▶ _Stated task_
Reproduce each of the following items line by line, keeping every character unchanged.

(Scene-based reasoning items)
++++++++++++++++++++

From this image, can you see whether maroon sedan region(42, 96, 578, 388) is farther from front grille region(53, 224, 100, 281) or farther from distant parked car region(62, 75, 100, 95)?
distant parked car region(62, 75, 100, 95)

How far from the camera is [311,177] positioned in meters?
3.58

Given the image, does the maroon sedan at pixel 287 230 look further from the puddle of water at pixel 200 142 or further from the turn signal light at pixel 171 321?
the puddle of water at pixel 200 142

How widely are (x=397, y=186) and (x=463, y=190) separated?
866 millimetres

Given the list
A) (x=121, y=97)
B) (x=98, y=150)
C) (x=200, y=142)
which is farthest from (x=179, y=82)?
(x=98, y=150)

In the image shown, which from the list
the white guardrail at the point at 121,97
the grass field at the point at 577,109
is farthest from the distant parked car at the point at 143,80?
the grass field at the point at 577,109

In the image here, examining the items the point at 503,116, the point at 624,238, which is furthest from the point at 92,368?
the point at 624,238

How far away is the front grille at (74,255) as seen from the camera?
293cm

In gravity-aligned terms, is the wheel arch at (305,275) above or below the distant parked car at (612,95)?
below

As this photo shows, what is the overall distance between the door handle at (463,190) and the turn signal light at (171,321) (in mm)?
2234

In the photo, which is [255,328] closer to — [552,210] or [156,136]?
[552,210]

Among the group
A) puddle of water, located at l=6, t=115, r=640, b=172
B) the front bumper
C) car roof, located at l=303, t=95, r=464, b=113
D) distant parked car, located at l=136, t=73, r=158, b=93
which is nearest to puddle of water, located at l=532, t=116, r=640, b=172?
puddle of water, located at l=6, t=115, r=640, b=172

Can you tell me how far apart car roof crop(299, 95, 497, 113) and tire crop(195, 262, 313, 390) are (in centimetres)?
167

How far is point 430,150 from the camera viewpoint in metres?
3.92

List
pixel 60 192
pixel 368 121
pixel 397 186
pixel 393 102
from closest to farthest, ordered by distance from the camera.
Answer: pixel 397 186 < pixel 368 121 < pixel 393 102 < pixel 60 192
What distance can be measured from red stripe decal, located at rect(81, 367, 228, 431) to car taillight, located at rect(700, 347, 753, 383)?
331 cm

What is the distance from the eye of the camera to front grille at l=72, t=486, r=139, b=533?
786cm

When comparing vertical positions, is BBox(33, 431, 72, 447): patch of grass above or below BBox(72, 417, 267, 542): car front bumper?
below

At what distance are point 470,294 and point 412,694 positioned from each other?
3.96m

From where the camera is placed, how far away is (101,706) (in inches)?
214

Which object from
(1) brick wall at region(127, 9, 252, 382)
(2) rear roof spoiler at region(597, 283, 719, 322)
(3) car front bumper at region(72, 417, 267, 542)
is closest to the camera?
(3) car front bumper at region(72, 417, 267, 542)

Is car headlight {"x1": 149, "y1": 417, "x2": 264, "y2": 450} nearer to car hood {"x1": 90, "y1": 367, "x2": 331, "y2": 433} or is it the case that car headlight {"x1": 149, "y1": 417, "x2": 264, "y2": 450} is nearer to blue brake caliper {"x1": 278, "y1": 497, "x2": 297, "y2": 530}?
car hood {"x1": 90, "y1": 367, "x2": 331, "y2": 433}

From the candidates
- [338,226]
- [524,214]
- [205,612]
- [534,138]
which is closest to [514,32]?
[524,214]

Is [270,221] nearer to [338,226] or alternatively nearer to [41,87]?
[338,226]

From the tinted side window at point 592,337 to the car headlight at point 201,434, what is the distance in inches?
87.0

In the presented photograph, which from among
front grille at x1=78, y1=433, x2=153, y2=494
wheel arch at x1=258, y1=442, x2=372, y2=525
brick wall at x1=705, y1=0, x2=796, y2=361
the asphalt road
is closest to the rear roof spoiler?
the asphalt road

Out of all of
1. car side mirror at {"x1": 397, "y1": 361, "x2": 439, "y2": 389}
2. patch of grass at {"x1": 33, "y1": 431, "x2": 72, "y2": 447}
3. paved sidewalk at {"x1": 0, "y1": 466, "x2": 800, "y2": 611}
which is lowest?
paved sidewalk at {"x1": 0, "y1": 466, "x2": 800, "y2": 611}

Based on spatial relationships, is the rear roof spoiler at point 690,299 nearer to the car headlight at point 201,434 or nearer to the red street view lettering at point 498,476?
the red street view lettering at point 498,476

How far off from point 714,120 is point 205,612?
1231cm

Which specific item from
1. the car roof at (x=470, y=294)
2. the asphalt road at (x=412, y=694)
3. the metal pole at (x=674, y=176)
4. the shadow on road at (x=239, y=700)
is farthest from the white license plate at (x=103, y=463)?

++++++++++++++++++++

▶ _Solution for this problem_
From this image, can you see whether maroon sedan region(42, 96, 578, 388) is farther from front grille region(53, 224, 100, 281) or farther from distant parked car region(62, 75, 100, 95)?
distant parked car region(62, 75, 100, 95)

How far from the camera is [311,177] positioned in meters?
3.58

Given the image, does the maroon sedan at pixel 287 230 look further from the puddle of water at pixel 200 142 or further from the turn signal light at pixel 171 321?
the puddle of water at pixel 200 142

How widely are (x=397, y=186) and (x=463, y=190) separated?
866 millimetres

Given the list
A) (x=121, y=97)
B) (x=98, y=150)
C) (x=200, y=142)
which is farthest from (x=179, y=82)?
(x=98, y=150)

In the image shown, which from the list
the white guardrail at the point at 121,97
the grass field at the point at 577,109
is farthest from the distant parked car at the point at 143,80?
the grass field at the point at 577,109

In the image here, examining the items the point at 503,116, the point at 624,238, which is furthest from the point at 92,368?
the point at 624,238

How far away is the front grille at (74,255) as seen from the camera?
293cm

In gravity-aligned terms, is the wheel arch at (305,275) above or below the distant parked car at (612,95)?
below

As this photo shows, what is the overall distance between the door handle at (463,190) and the turn signal light at (171,321) (in mm)?
2234

In the photo, which is [255,328] closer to — [552,210] or [156,136]?
[552,210]

Among the group
A) puddle of water, located at l=6, t=115, r=640, b=172
B) the front bumper
C) car roof, located at l=303, t=95, r=464, b=113
D) distant parked car, located at l=136, t=73, r=158, b=93
which is nearest to puddle of water, located at l=532, t=116, r=640, b=172?
puddle of water, located at l=6, t=115, r=640, b=172

Can you tell me how far apart car roof crop(299, 95, 497, 113) and tire crop(195, 262, 313, 390) are (in centimetres)?
167

How far is point 430,150 from the camera viewpoint in metres?
3.92

List
pixel 60 192
pixel 368 121
pixel 397 186
pixel 393 102
from closest to farthest, ordered by distance from the camera.
Answer: pixel 397 186 < pixel 368 121 < pixel 393 102 < pixel 60 192
What distance can be measured from red stripe decal, located at rect(81, 367, 228, 431) to car taillight, located at rect(700, 347, 753, 383)?
331 cm

What is the distance from the eye of the camera to front grille at l=72, t=486, r=139, b=533?
786cm

When comparing vertical positions, is BBox(33, 431, 72, 447): patch of grass above or below BBox(72, 417, 267, 542): car front bumper?
below

At what distance are point 470,294 and point 412,694 positioned from each other?
3.96m

From where the camera is placed, how far away is (101,706) (in inches)?
214

Which object from
(1) brick wall at region(127, 9, 252, 382)
(2) rear roof spoiler at region(597, 283, 719, 322)
(3) car front bumper at region(72, 417, 267, 542)
is closest to the camera?
(3) car front bumper at region(72, 417, 267, 542)

Is car headlight {"x1": 149, "y1": 417, "x2": 264, "y2": 450} nearer to car hood {"x1": 90, "y1": 367, "x2": 331, "y2": 433} or is it the case that car headlight {"x1": 149, "y1": 417, "x2": 264, "y2": 450} is nearer to blue brake caliper {"x1": 278, "y1": 497, "x2": 297, "y2": 530}?
car hood {"x1": 90, "y1": 367, "x2": 331, "y2": 433}

From the candidates
- [338,226]
- [524,214]
- [205,612]
- [534,138]
which is closest to [514,32]?
[524,214]

Is [270,221] nearer to [338,226] or alternatively nearer to [41,87]?
[338,226]

From the tinted side window at point 592,337 to the car headlight at point 201,434, what is the distance in inches?
87.0

In the presented photograph, which from among
front grille at x1=78, y1=433, x2=153, y2=494
wheel arch at x1=258, y1=442, x2=372, y2=525
brick wall at x1=705, y1=0, x2=796, y2=361
the asphalt road
is closest to the rear roof spoiler?
the asphalt road

Out of all of
1. car side mirror at {"x1": 397, "y1": 361, "x2": 439, "y2": 389}
2. patch of grass at {"x1": 33, "y1": 431, "x2": 72, "y2": 447}
3. paved sidewalk at {"x1": 0, "y1": 466, "x2": 800, "y2": 611}
which is lowest?
paved sidewalk at {"x1": 0, "y1": 466, "x2": 800, "y2": 611}

Based on spatial relationships, is the rear roof spoiler at point 690,299 nearer to the car headlight at point 201,434 or nearer to the red street view lettering at point 498,476?
the red street view lettering at point 498,476

How far off from point 714,120 is point 205,612?
1231cm

Which specific item from
1. the car roof at (x=470, y=294)
2. the asphalt road at (x=412, y=694)
3. the metal pole at (x=674, y=176)
4. the shadow on road at (x=239, y=700)
is farthest from the white license plate at (x=103, y=463)?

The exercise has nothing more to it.